# Required action 1:
In the article on SOM3355 below, shorten the paragraph beginning "The 32-patient study" and keep its main facts.
# Required action 2:
Write out the article on SOM3355 below from "The 32-patient study" to "the control group.", substituting "an inactive substance" for "placebo".

# Page extract:
□ □ □
A drug originally developed for high blood pressure could find a new use in the treatment of Huntington’s disease, thanks to an artificial intelligence-based drug discovery programme at Spain’s SOM Biotech.
SOM3355 (bevantolol hydrochloride) hit its objectives in a phase 2 trial in patients with Huntington’s disease, improving the involuntary, jerky movements known as chorea that are a key symptom of the neurodegenerative disease.
The 32-patient study compared two doses of SOM3355 to placebo and showed that 57.1% of patients treated with the drug had a two-point or greater reduction on the total maximal chorea (TMC) score over the control group.
Treatment with the drug also achieved a three- or four-point reduction in TMC scores compared to control in 28.6% and 25% of patients, respectively, while 17.9% were five points better and 10.7% had a six-point reduction.
□ □ □
# Supplied records:
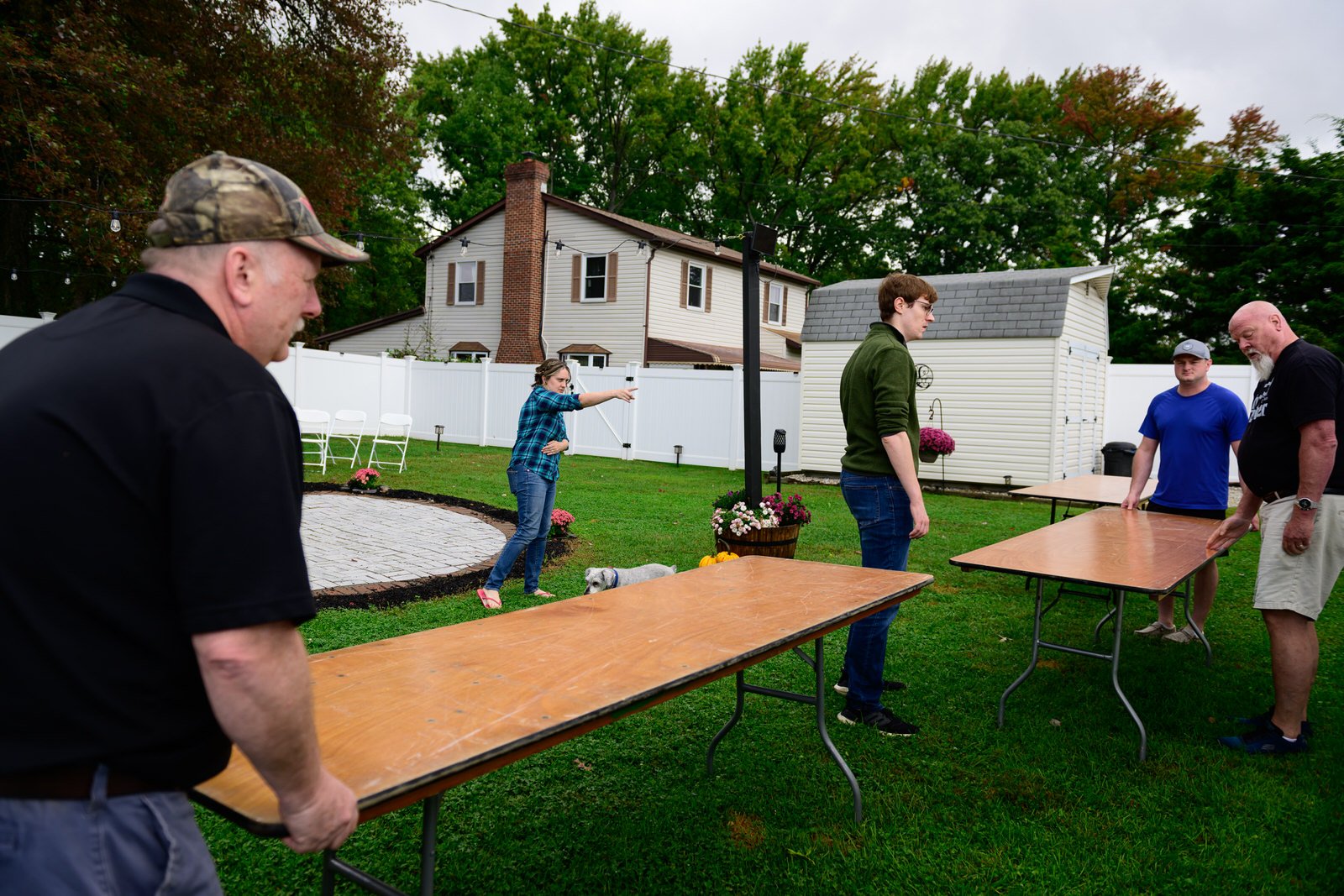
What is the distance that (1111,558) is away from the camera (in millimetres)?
□ □ □
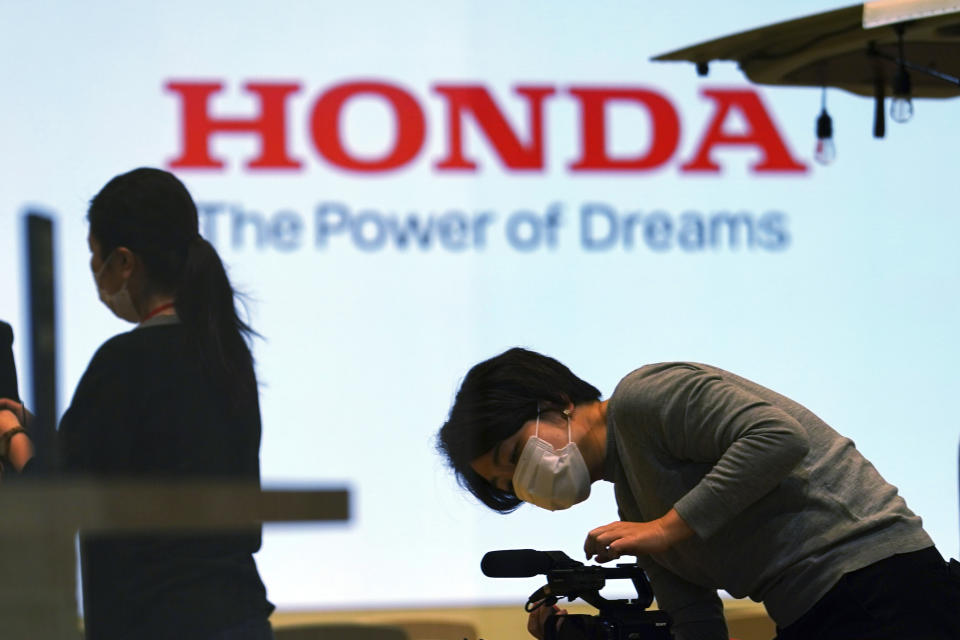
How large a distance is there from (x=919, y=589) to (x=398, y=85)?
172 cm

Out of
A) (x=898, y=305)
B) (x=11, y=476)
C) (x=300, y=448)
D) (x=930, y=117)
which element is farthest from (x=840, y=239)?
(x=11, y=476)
□ □ □
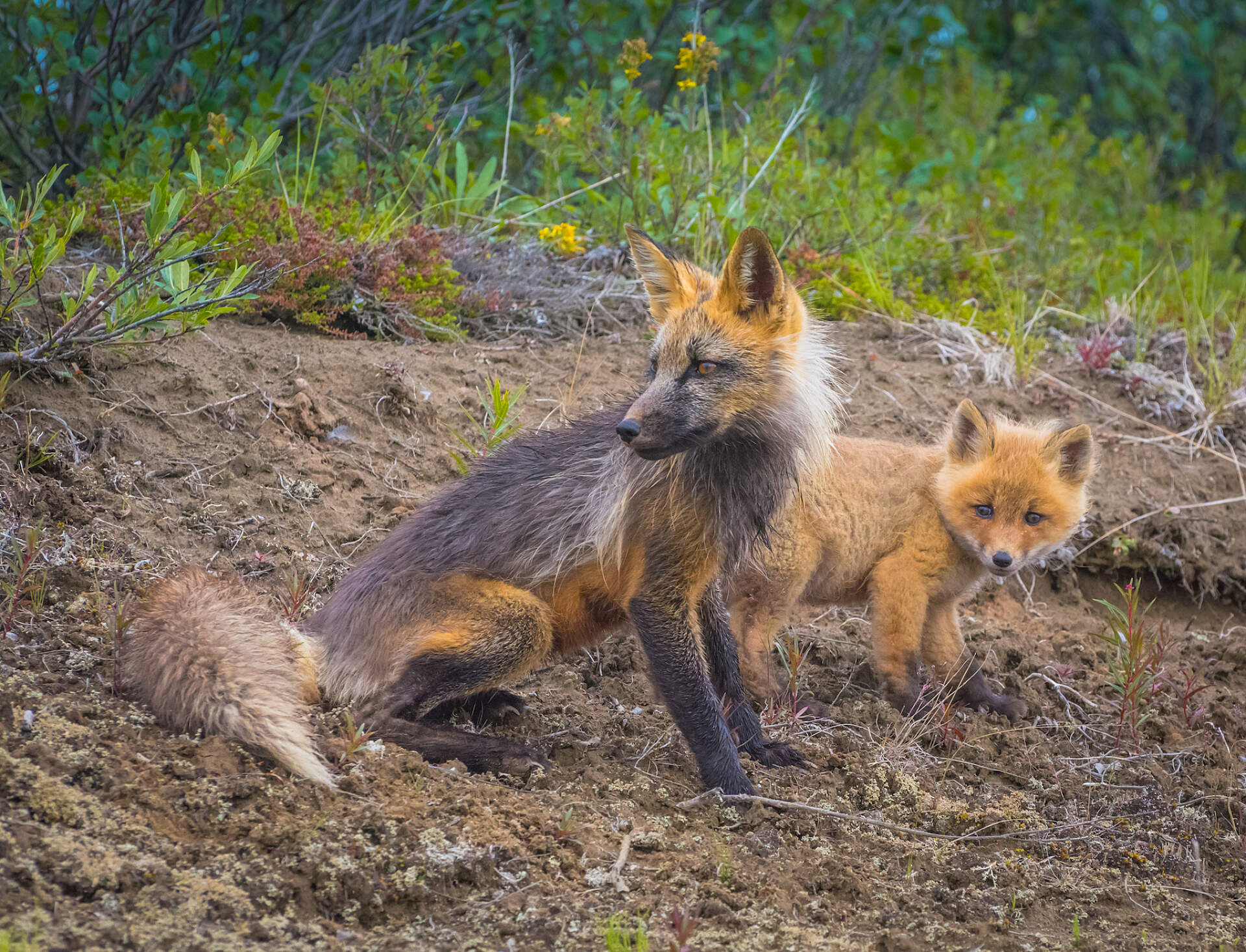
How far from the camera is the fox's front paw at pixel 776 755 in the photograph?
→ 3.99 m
□ □ □
# Task answer 1:
The 32-patient study tested two doses of SOM3355 against placebo. 57.1% of treated patients had a total maximal chorea (TMC) score reduction of two points or more over the control group.

# Task answer 2:
The 32-patient study compared two doses of SOM3355 to an inactive substance and showed that 57.1% of patients treated with the drug had a two-point or greater reduction on the total maximal chorea (TMC) score over the control group.